Sell what you don’t need

A good way to get some extra cash before your move is by selling whatever belongings you do not plan on taking with you. Once abroad, most non-essential items become cumbersome, so try to cull any items that you don’t need. If you’re leaving a home that your own, you may want to compare the market value of renting it out with the furnishings included, or putting your things into storage. No matter how careful you are with packing and preparing, your life will change in unexpected ways while abroad. You may need to adjust your household budget accordingly and expect to acquire some things new.

Find a reputable international shipping company

To make moving abroad as easy as possible, take as little as possible. For the items that you can’t leave behind, use an international shipping company to have them securely packed and shipped. Get quotes from various companies, so you can find the most affordable match that will provide the best value. To save money, think clearly about the gap between when your shipment arrives and how long you will have to live without your things.
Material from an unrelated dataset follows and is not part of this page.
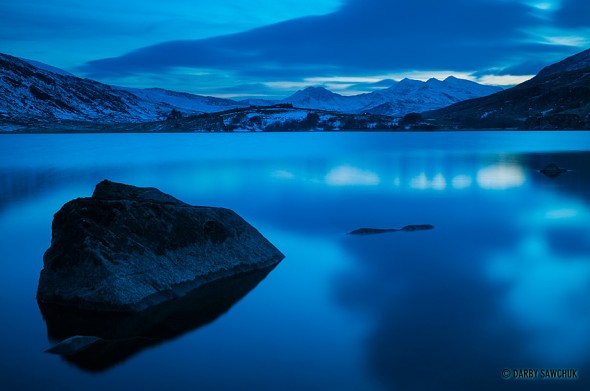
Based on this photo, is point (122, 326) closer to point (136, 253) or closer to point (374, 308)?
point (136, 253)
For instance, if you can’t go a month without a frying pan or microwave, there’s not much point to paying to ship items that you’ll probably end up purchasing for immediate use. Similarly, don’t pay a premium for expedited delivery if you don’t need it. Faster shipping may increase your costs of warehousing and storage, if you haven’t found a permanent home by the time your goods arrive. And to be certain a company is a reliable choice, check its credentials and accreditations, such as FIDI Accredited International Mover (FAIM) accreditation. Avoid companies that have terrible customer reviews, that request cash or large deposits, and that don’t provide insurance or storage options.